I learned more about grit riding my bike to Zephyrhills Elementary than I ever did in school.
It was first grade.
I was six years old.
And I rode that old banana seat bike down Geiger Road every morning.
No helmet. No phone. No GPS.
Just me, two wheels, and a lunchbox swinging from the handlebars.
There were no sidewalks. Just sand, dirt, and the occasional rattlesnake.
And let me tell you — Florida sand is no joke when you’re pedaling through it.
Some mornings it was cold.
Some mornings it rained.
Some mornings I just didn’t feel like going.

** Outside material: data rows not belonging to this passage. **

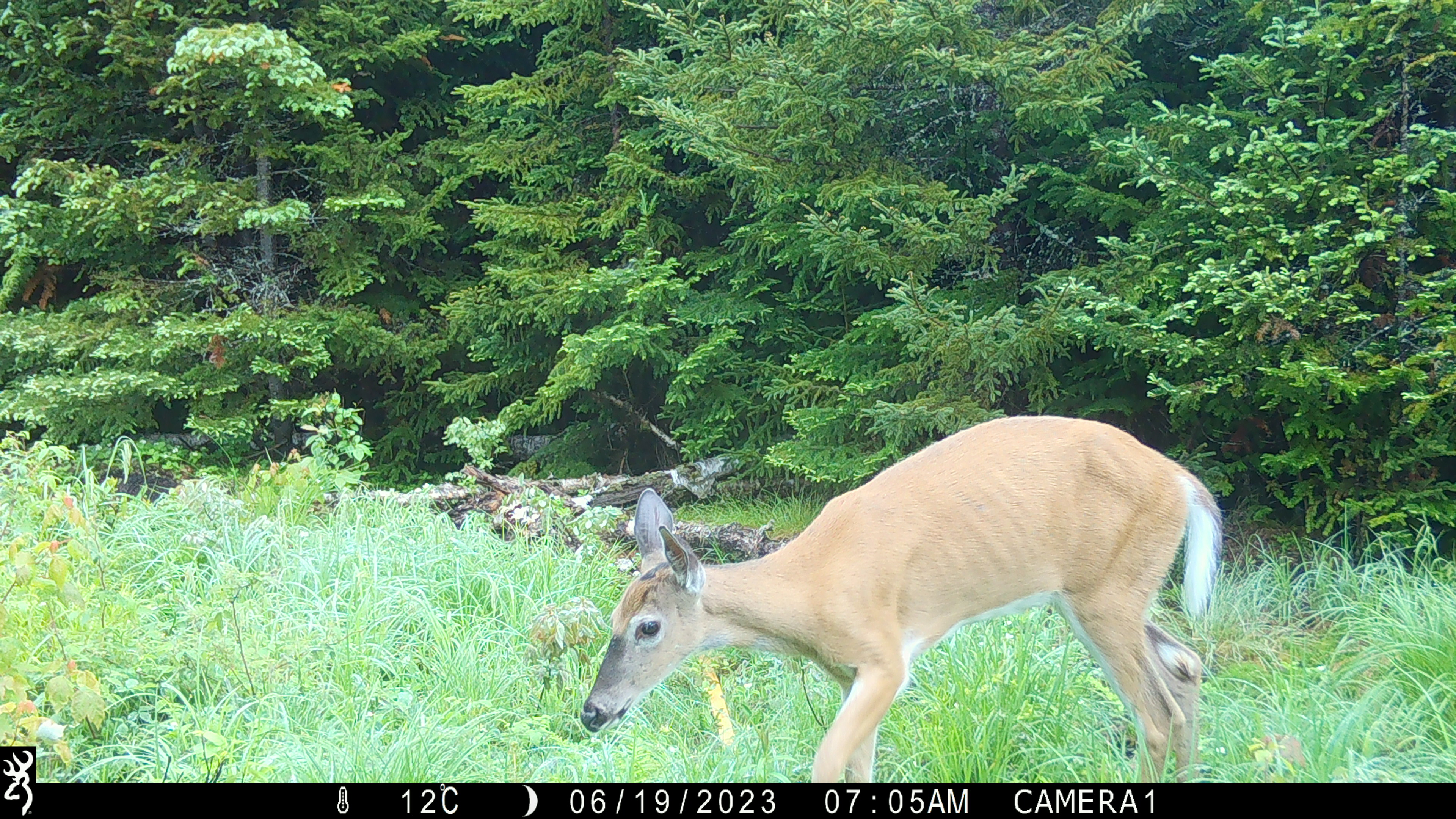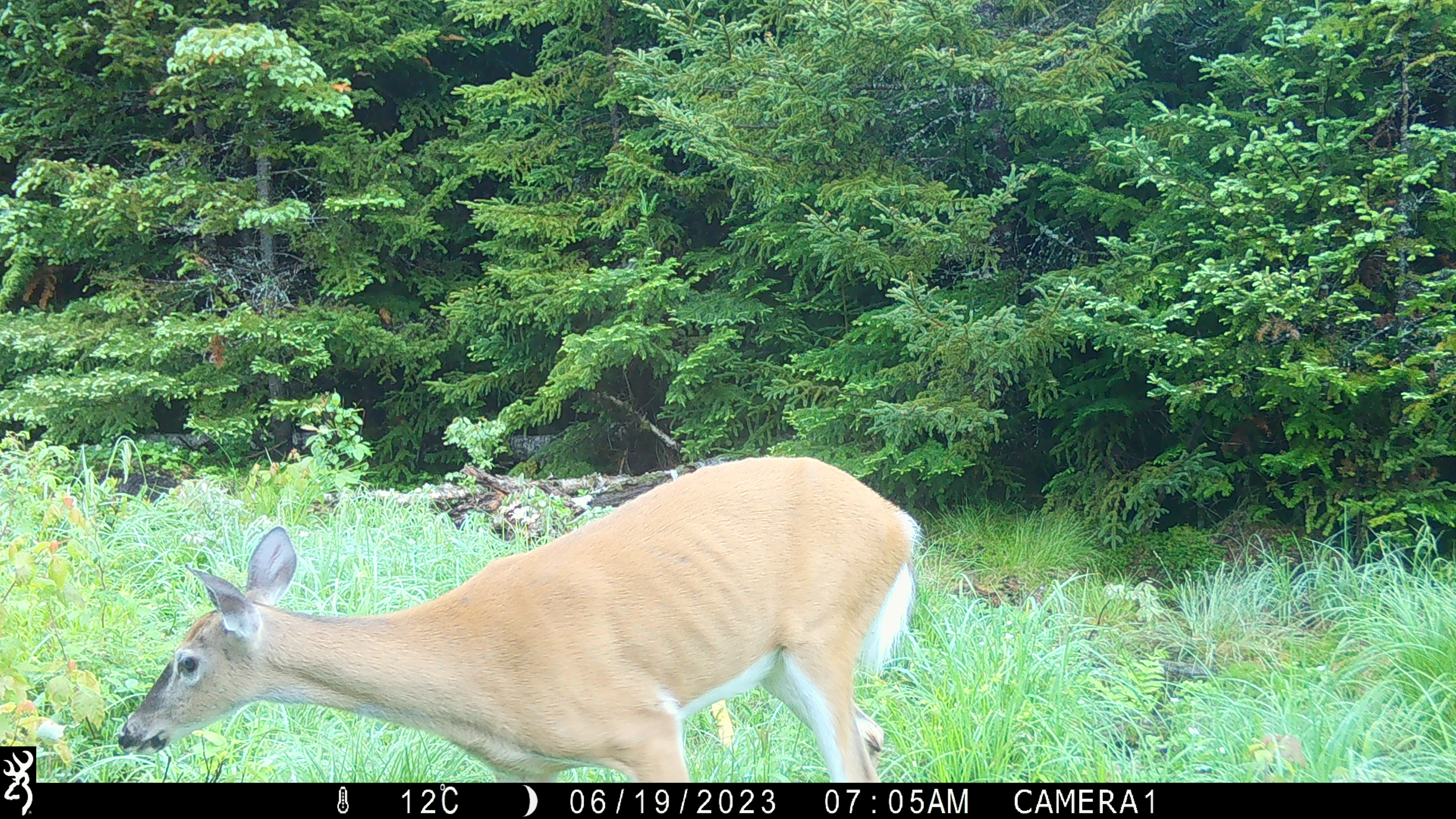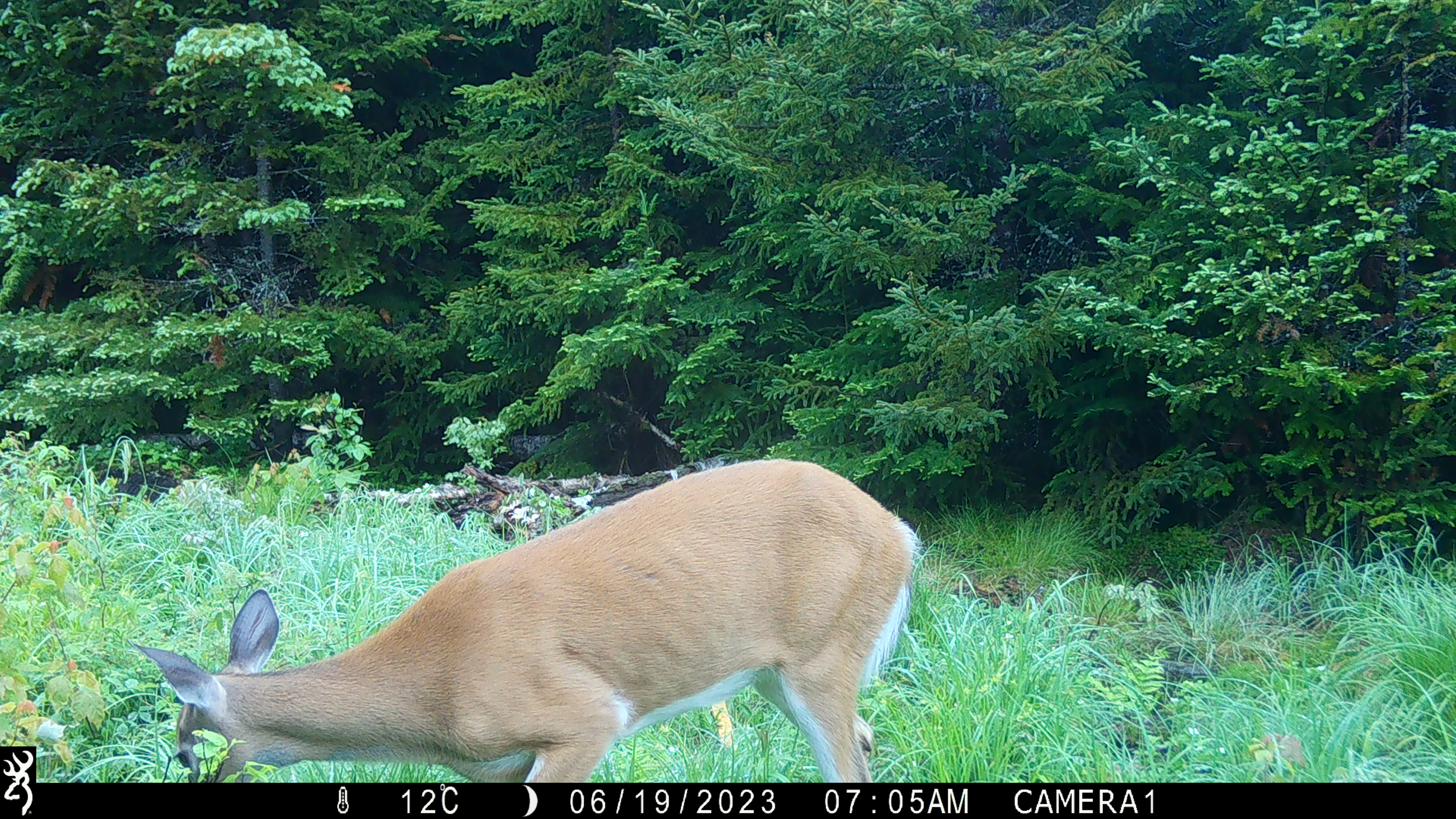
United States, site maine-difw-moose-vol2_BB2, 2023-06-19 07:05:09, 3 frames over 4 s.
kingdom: Animalia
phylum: Chordata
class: Mammalia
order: Artiodactyla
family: Cervidae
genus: Odocoileus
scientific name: Odocoileus virginianus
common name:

But I got on the bike anyway.
Why?
Because there was no backup plan.
Nobody was coming to give me a ride.
If I didn’t pedal, I didn’t get there.
That lesson stayed with me.
Years later, I got into the mortgage business…
And at first, it felt like that same sandy road all over again.
Calls that went nowhere.
Realtors who ghosted.
Deals that fell apart the day before closing.
And just like that little boy in first grade…
I got on the bike anyway.
Because I’d learned something valuable early on:
The people who keep pedaling — even when it’s hard, even when it’s uphill
—
They’re the ones who make it.
So if you’re in a rough stretch right now…
Keep going.
You’re not doing it wrong — you’re just in the sand.